Год 1925-й. Учусь я в двух учебных заведениях сразу: с успехом приближаюсь к окончанию стенографических курсов и без большого интереса и весьма посредственно готовлюсь к переходу на второй - Государственных курсов при Институте истории искусств. С трех до пяти в одном месте (через день) и с пяти до десяти - в другом (ежедневно). Утра провожу в Публичной библиотеке: готовлю реферат об Аполлоне Григорьеве для одного из институтских семинаров; параллельно читаемым лекциям перелистываю "Русский Архив", "Русскую Старину", "Отечественные Записки", "Современник" Пушкина, "Современник" Некрасова, прижизненные издания Пушкина, Баратынского, Лермонтова. Старые шрифты, желтые страницы, виньетки, старые литографии, запах пыли и ушедшего столетия; ранние поездки в библиотеку, когда в трамвае еще клонит ко сну, мороз, и дыханием продуваешь круглую проплешину в узорном замерзшем стекле, и протираешь ее варежкой, чтобы увидать знакомый дом и сообразить, где мы; и согретая тишь, настороженный простор библиотечного зала; и мутная зимняя утренняя синева за высоким окном - все доставляет мне радость. Прихожу сюда иногда первая, к невыспавшимся, как я, но и сквозь недосып приветливым библиотекаршам. Оглядываюсь: пустовато; из нашего Института еще никого.
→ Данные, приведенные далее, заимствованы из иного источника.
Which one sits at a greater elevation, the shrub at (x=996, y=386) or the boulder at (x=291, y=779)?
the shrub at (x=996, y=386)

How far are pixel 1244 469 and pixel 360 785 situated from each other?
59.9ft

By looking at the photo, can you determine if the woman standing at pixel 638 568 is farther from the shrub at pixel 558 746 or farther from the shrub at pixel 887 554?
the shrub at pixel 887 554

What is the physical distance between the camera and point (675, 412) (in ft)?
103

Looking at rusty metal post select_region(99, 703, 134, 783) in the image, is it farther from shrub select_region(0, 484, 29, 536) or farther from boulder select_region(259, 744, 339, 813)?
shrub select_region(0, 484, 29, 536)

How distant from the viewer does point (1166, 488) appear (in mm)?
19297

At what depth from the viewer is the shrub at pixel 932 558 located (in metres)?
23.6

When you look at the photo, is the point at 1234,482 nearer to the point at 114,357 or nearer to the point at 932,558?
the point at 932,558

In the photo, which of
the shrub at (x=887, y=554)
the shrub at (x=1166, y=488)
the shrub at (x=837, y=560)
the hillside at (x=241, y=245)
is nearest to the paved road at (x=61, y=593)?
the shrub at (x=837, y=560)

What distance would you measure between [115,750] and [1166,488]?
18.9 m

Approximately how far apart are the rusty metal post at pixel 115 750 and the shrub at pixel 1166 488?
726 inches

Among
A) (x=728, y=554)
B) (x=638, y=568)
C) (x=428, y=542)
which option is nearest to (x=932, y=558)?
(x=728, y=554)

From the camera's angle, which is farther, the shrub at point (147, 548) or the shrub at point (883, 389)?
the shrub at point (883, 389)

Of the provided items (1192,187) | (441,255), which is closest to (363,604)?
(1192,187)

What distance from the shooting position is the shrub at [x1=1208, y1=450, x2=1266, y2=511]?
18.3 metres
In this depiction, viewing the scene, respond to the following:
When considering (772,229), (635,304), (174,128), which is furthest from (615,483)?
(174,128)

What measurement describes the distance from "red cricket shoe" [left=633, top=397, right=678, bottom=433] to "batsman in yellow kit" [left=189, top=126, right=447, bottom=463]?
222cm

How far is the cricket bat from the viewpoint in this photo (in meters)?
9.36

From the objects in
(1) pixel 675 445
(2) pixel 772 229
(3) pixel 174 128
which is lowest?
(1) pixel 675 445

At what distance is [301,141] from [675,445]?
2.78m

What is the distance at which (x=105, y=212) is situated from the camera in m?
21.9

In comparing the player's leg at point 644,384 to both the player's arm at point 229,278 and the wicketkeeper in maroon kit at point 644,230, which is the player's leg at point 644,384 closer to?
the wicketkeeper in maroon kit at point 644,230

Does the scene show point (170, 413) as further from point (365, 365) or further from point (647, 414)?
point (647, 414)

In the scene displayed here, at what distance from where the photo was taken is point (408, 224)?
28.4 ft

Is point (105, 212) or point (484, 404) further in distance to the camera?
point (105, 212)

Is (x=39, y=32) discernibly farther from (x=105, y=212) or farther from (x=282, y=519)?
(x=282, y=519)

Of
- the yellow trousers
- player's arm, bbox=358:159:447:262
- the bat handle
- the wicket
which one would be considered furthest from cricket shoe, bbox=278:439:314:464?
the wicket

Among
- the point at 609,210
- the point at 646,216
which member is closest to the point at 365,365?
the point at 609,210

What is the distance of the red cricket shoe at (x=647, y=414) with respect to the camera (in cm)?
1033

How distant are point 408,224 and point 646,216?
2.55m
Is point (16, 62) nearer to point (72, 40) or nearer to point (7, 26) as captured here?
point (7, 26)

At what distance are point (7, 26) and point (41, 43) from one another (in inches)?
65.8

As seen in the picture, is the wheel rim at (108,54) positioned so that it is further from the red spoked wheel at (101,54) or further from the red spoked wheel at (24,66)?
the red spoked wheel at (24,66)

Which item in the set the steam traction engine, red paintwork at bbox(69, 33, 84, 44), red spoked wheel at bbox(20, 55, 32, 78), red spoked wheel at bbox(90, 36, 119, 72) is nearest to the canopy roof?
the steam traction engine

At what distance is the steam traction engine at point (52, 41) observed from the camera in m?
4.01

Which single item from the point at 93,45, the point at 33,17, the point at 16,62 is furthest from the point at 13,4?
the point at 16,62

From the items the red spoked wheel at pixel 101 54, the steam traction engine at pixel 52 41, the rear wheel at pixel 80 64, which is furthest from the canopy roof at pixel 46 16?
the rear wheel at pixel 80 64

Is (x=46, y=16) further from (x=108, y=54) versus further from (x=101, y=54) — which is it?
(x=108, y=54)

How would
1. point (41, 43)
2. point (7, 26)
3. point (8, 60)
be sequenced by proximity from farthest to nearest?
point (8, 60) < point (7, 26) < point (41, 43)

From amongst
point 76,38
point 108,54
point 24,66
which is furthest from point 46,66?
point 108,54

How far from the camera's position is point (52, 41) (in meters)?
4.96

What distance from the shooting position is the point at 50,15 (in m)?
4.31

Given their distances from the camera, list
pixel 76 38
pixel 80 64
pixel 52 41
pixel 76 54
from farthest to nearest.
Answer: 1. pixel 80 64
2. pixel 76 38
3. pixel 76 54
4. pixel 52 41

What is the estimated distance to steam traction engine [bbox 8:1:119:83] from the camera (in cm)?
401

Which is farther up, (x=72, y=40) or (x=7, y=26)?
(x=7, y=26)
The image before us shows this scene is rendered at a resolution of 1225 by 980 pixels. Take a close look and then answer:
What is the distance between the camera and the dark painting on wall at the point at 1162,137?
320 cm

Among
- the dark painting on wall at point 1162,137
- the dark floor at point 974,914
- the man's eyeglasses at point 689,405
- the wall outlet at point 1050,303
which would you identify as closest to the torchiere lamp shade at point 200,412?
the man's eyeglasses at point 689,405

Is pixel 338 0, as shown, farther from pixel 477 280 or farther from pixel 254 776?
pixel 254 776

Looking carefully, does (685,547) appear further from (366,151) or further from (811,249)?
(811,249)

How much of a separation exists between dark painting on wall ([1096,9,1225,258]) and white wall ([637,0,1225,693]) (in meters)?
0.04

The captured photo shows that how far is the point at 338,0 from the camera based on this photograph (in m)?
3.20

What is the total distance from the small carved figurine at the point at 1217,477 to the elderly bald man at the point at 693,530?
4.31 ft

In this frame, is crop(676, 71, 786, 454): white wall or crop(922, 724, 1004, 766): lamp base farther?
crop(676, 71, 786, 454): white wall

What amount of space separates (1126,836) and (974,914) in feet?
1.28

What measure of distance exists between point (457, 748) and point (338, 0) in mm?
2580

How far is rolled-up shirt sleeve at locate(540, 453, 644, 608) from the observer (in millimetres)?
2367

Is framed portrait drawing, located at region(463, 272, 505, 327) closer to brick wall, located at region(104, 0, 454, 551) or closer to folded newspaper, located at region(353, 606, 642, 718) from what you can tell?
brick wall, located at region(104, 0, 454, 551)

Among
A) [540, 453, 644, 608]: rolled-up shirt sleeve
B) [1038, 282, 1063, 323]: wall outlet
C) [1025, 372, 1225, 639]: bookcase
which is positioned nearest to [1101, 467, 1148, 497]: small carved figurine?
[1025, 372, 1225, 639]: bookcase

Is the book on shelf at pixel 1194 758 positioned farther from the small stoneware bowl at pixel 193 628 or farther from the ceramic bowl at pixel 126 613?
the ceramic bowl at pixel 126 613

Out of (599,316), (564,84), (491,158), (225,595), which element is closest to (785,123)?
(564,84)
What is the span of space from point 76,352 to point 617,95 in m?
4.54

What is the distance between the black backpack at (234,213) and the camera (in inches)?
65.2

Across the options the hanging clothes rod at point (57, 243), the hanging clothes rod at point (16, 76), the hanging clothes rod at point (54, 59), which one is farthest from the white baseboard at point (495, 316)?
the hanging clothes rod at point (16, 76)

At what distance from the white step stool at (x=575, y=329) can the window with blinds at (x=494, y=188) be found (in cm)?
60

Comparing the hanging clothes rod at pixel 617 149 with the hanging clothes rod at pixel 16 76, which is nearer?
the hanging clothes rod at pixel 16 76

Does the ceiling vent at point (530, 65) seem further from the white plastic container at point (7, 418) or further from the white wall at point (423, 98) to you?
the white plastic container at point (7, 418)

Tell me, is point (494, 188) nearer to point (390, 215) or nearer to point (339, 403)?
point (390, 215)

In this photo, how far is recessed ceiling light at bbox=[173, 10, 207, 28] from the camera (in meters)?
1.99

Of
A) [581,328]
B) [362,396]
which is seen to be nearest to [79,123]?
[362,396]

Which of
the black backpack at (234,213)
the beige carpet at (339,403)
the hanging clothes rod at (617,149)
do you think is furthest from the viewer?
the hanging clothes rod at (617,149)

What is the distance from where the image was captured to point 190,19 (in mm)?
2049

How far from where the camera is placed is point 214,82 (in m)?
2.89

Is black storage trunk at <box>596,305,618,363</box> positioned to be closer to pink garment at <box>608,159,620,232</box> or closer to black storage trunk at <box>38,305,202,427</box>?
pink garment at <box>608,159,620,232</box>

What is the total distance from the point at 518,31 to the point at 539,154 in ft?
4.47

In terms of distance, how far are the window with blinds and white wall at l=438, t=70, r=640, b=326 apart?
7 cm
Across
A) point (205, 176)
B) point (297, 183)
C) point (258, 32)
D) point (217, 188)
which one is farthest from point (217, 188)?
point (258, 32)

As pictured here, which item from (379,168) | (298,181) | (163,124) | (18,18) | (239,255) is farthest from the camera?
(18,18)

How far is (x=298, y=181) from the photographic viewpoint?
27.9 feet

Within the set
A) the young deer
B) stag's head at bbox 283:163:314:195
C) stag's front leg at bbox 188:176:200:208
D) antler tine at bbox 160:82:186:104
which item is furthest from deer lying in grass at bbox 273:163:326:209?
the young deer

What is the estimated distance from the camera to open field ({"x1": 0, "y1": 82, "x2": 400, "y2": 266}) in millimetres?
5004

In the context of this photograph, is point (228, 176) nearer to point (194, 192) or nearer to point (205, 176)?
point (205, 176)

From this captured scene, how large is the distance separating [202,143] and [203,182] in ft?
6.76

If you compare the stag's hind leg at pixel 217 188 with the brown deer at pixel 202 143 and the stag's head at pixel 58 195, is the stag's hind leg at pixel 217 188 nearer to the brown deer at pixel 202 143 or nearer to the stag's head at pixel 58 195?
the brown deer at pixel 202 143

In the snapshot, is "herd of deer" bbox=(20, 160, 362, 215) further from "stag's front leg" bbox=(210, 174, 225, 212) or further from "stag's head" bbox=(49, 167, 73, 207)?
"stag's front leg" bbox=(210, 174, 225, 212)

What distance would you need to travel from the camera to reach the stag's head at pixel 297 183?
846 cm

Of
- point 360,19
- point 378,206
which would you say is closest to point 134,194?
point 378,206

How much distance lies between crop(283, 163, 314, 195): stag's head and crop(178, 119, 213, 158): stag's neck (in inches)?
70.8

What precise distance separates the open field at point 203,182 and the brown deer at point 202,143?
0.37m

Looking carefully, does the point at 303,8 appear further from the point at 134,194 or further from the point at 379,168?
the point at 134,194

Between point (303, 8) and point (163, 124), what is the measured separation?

У меня потаенная цель: в поисках мировоззрения, отсутствие которого представляется мне постыдным, я, кроме учебных заданий, пробую читать Гегеля, Фихте, Фейербаха… Я слышала, что мировоззрение добывается умными людьми из философии - и вот встаю по будильнику в семь утра, чтобы урвать лишний час и поспеть к открытию библиотеки, к девяти. Гегель мне решительно не по зубам, и я чуть не со слезами конспектирую длинные, переводчески-неуклюжие, бесконечные периоды… Нет, Гегель решительно не помогает отыскать и выбрать для себя подходящее мировоззрение… Я даже не понимаю, о чем, собственно, речь. Может быть, Фихте откроет мне глаза?